Central Park Row by Eric Drooker -- his other covers are haunting or autumnal and I wish some of them were available as wallpaper for my computer .....
I shall not stop posting political material from elsewhere on the Net when it is valuable and I worry that not enough people will see it but I am also going now to return also to what was the way I was using this blog some years ago. All my blogs are also places to think out projects and thoughts. I need to have a place I can put thoughts where I can come back to them readily but where I also work them out more coherently. But this one I was more open about it because I feel most free here as least people come and read it, and least people respond.
So,
After great enjoyment reaching
Wolf Hall as part of the Tudor matter and as historical fiction, and 2 summers ago,
DuMaurier’s King’s General and Susan Sontag’s Volcano Lover
https://reveriesunderthesignofausten.wordpress.com/2017/08/02/susan-sontags-the-volcano-lover-a-prophetic-book/ as historical romances, and still inching along to write a book on Winston Graham and Poldark I’m inclined to respond yes to a suggestion that I write reviews in the form of columns on a historical fiction set in the 18th century, preferably recent, but they can go back a bit into the mid- to later 20th century. Often the best and most serious of thes are political and that is what I will read and write about. It will be for an 18th century society newsletter, Intelligencer. See my review of Martha Bowden's
Descendants of Waverley. This,Jerome de Troot's Historical Novel, Consuming History and Diana Walker's Woman's Historical Novel (Helen Hughes's Historical Romance behind it) and some older books on historical fiction, e.g., Avrom Fleishman on the English Historical Novel and of course Lukacs form my theoretic basis.

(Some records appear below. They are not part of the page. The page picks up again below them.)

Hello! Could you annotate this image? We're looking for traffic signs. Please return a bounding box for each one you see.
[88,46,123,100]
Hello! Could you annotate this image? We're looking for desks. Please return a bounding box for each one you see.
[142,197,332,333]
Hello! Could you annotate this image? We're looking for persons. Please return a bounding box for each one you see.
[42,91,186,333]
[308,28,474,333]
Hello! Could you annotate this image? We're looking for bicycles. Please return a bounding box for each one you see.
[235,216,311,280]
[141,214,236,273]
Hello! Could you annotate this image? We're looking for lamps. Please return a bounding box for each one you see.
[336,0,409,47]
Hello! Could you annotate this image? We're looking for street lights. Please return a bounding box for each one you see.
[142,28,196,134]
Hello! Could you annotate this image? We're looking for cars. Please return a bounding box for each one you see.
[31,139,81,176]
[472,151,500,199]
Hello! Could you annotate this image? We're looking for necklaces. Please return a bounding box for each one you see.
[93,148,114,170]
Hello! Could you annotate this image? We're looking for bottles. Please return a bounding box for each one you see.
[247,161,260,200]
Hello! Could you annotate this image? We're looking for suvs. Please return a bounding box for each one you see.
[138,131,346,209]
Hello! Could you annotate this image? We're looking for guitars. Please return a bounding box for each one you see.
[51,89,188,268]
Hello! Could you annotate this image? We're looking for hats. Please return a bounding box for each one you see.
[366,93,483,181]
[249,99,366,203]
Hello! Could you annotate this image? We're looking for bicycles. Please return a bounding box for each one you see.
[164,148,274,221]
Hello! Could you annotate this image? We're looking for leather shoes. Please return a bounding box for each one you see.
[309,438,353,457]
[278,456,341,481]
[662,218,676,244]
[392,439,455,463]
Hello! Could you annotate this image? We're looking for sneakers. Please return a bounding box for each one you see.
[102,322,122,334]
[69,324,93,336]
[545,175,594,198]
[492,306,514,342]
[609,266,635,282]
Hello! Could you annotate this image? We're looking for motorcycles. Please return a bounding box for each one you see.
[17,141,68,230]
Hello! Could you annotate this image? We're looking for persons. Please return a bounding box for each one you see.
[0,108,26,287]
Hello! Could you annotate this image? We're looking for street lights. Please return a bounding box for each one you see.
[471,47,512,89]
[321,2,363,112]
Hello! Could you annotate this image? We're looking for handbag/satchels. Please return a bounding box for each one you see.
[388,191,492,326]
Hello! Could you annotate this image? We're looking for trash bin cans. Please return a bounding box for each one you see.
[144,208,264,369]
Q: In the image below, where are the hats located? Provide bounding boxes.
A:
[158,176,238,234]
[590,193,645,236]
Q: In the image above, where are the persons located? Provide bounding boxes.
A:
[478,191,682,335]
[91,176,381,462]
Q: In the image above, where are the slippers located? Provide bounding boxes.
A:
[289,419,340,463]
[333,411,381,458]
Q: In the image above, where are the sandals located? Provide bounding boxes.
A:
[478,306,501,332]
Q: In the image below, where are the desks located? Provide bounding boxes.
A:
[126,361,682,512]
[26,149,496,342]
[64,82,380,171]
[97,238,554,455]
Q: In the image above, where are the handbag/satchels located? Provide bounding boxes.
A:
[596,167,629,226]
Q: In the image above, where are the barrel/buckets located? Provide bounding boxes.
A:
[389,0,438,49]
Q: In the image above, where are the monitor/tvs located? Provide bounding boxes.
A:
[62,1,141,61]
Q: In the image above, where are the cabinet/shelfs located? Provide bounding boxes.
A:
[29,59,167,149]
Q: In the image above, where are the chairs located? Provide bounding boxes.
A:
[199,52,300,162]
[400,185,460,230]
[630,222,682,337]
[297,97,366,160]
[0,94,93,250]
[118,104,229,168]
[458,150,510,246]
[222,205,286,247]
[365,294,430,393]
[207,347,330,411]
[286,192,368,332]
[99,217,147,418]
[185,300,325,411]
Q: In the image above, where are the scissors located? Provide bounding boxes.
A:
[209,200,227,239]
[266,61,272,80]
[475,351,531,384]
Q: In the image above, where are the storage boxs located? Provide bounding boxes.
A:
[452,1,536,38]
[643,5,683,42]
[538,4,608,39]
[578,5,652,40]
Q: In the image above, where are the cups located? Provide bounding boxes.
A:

I found myself up against immediate problems, which come down to the trajectory is at once too large, too amorphous and impossible for such as men to discover. What I can do is write columns on historical fiction of interest to me: that would be early modern to early 19th, probably of feminine sensibility, probably mostly by women but at least centered on women and women’s fictional forms.
Questions of genre interest me: how free should such fiction be to be useful? in what sense useful? read fictionalized biographies against biographies.
Also the state of literary criticism, theory.
Finally I have to like them, be able to want to read them, and not buy superfluously so :
Take them from my library:
Start with Jane Stevenson, The Winter Queen -- the first of a trilogy
Move to Philips’s Crossing the River & look at Unsworth's Sacred Hunger
Last Rose Tremain's Restoration and then Music and Silence ...
See how far that gets me.
Can take French and Italian texts in too.
It’s a question of exploration.
I have joined the Historical Novel Society and am going once again to subscribe to History Today as a paper copy. Eventually the character of this blog will widen and deepen -- I hope. I am struck by the reality that quite a number of the best noble political films are rooted in previous history, usually not long ago, but there are exceptions, e;.g., Peter Watkins's 1964 docudrama,
Culloden, which I showed to one of my classes.